The baby knew his step, and would hold out her hands to him and cry, "Milk!" and Brian would stoop down and kiss her, and his two great dogs lick her face.

"Have you any children, Mr. B - -?"

"Yes, five; but none like this."

"My little girl is greatly indebted to you for your kindness."

"She's welcome, or she would not get it. You are strangers; but I like you all. You look kind, and I would like to know more about you."

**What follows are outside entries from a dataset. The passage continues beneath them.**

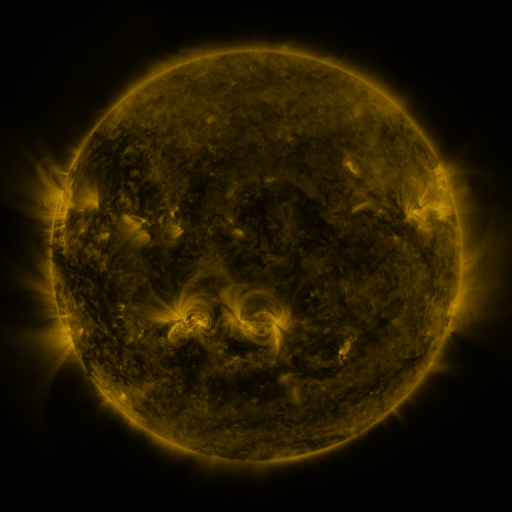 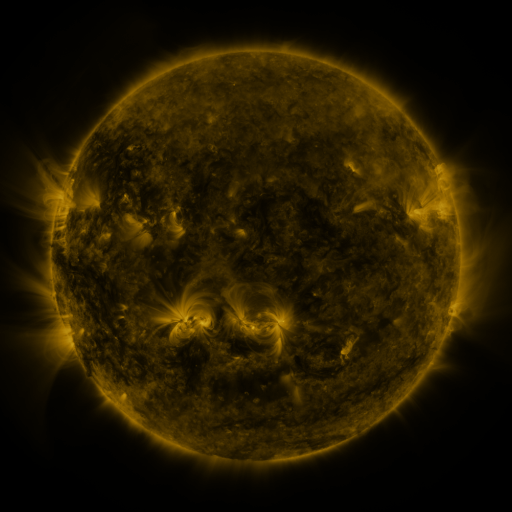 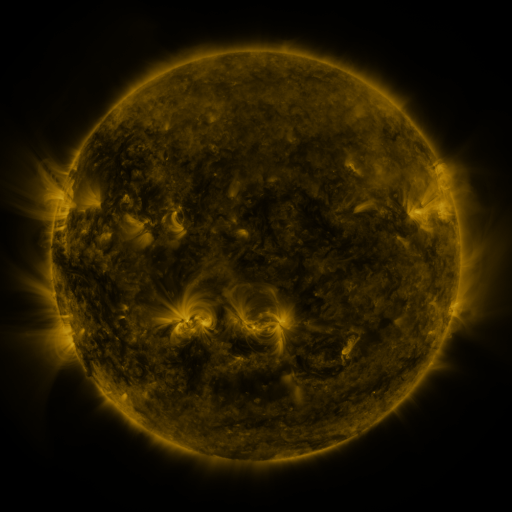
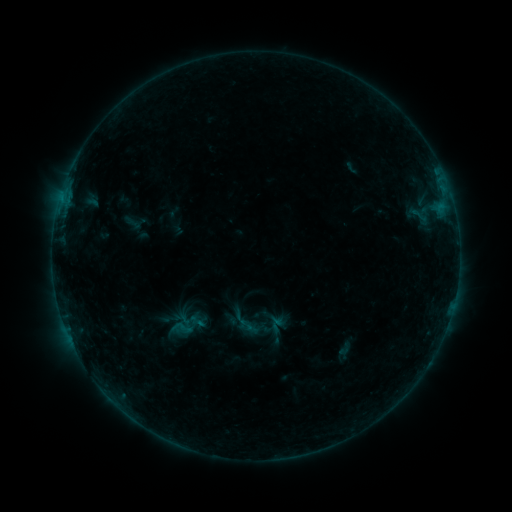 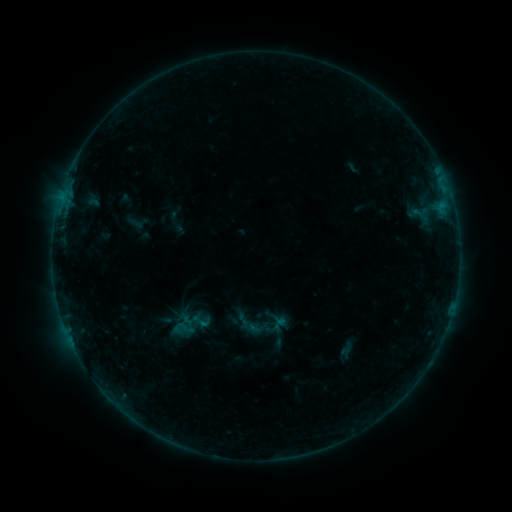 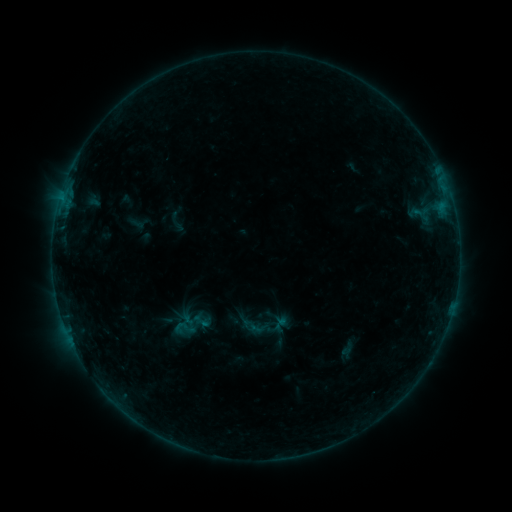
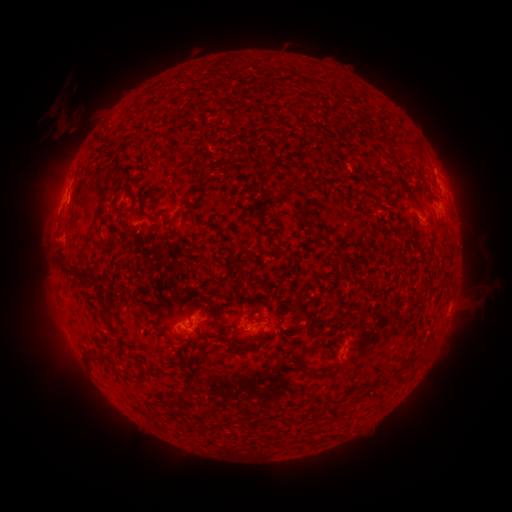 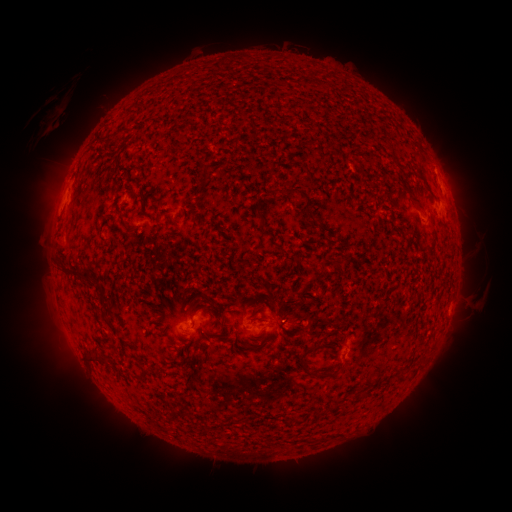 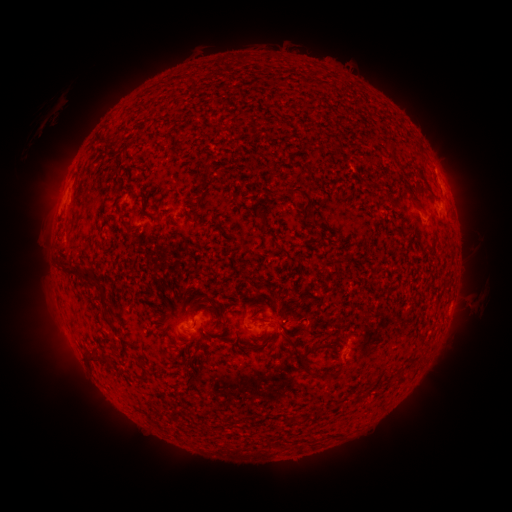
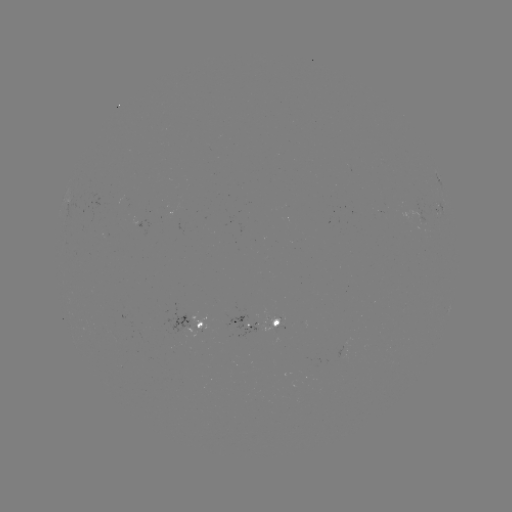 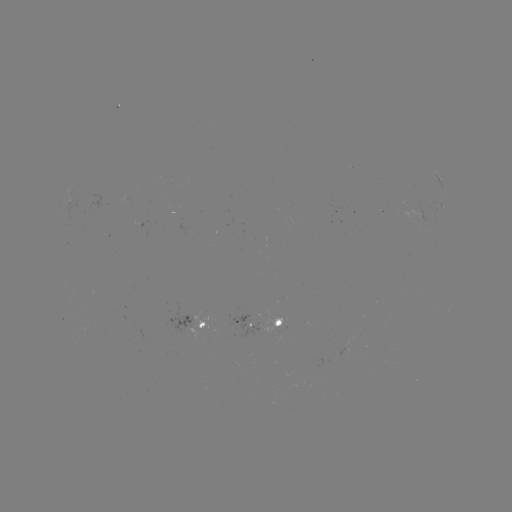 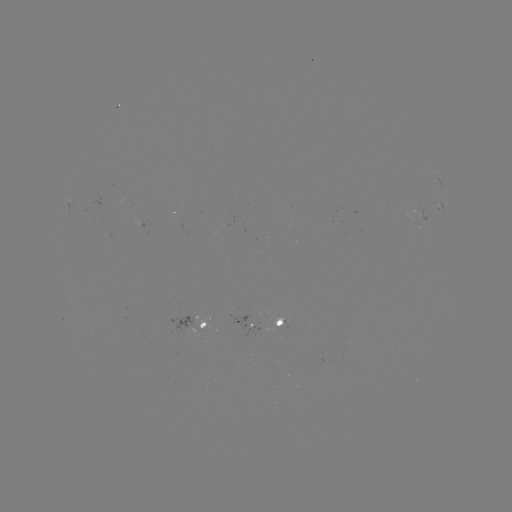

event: emerging-flux region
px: (280, 328)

Moodie shook hands with the old hunter, and assured him that we should always be glad to see him. After this invitation, Brian became a frequent guest. He would sit and listen with delight to Moodie while he described to him elephant-hunting at the Cape; grasping his rifle in a determined manner, and whistling an encouraging air to his dogs. I asked him one evening what made him so fond of hunting.

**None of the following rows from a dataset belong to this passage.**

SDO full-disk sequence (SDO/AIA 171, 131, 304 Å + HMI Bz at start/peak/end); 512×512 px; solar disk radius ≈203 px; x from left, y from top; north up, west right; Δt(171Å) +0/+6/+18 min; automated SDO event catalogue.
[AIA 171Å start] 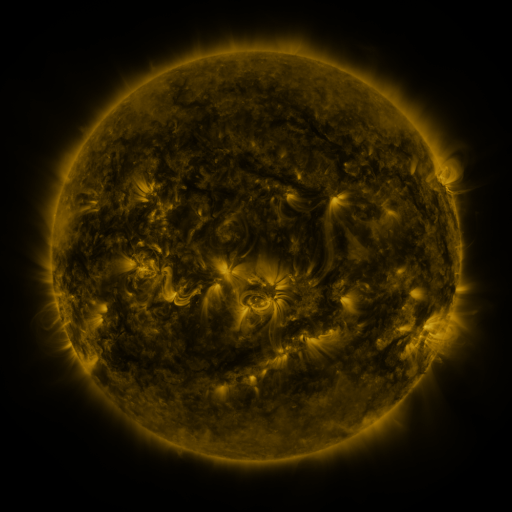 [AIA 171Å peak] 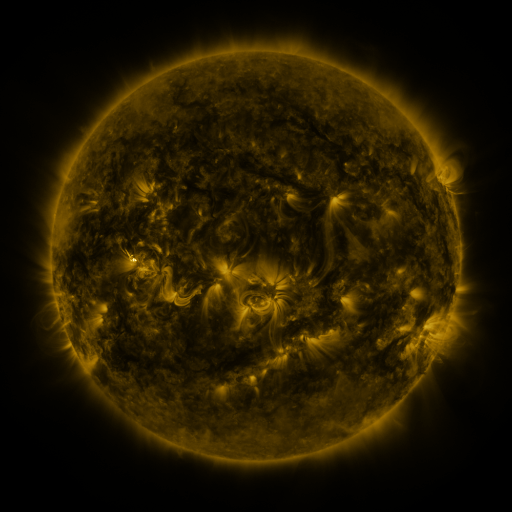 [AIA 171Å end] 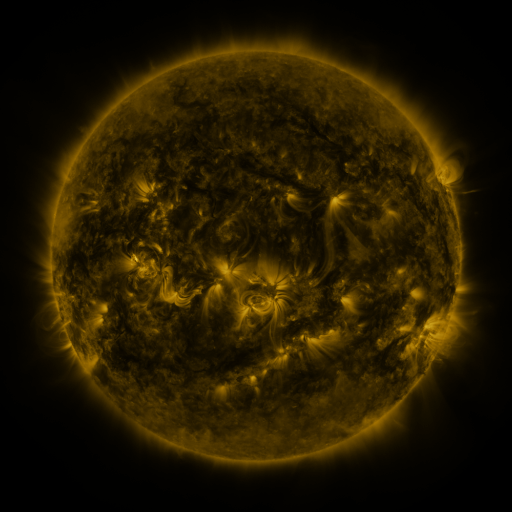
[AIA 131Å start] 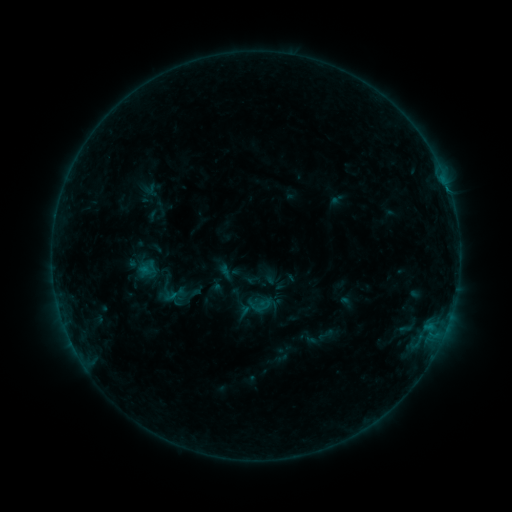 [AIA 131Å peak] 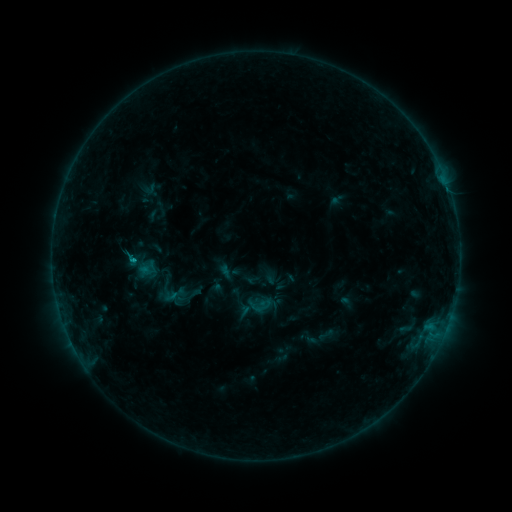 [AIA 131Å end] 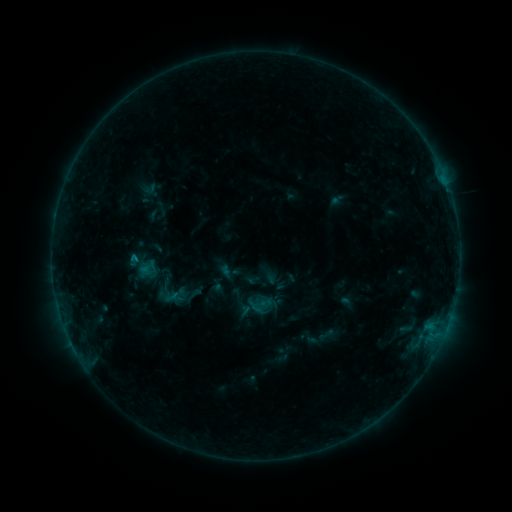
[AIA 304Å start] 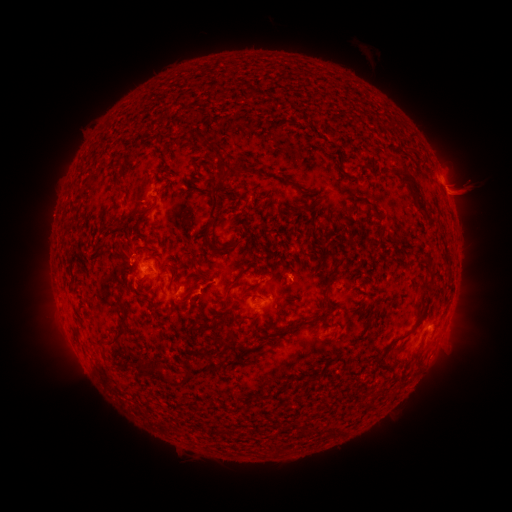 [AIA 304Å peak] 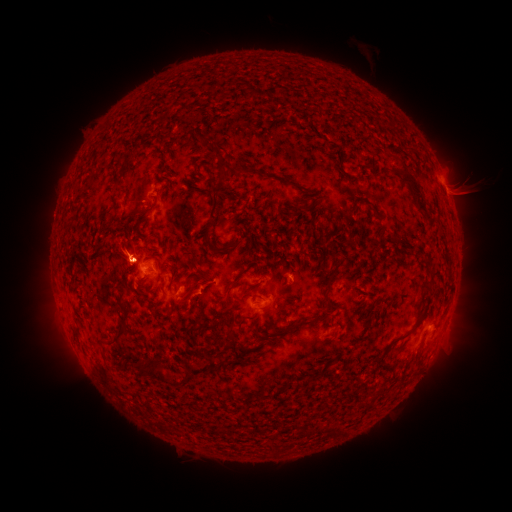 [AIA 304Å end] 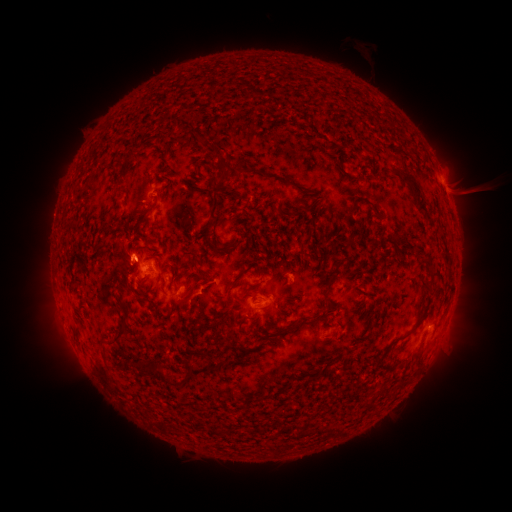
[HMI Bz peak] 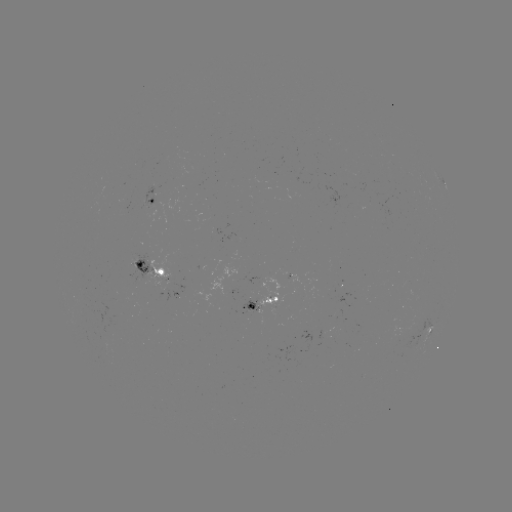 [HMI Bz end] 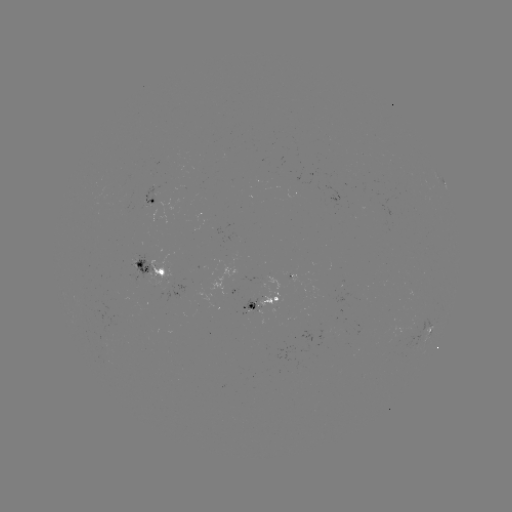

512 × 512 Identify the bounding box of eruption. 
[94, 216, 151, 298].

"'Tis the excitement," he said; "it drowns thought, and I love to be alone. I am sorry for the creatures, too, for they are free and happy; yet I am led by an instinct I cannot restrain to kill them. Sometimes the sight of their dying agonies recalls painful feelings; and then I lay aside the gun, and do not hunt for days. But 'tis fine to be alone with God in the great woods - to watch the sunbeams stealing through the thick branches, the blue sky breaking in upon you in patches, and to know that all is bright and shiny above you, in spite of the gloom that surrounds you."

After a long pause, he continued, with much solemn feeling in his look and tone -

"I lived a life of folly for years, for I was respectably born and educated, and had seen something of the world, perhaps more than was good, before I left home for the woods; and from the teaching I had received from kind relatives and parents I should have known how to have conducted myself better.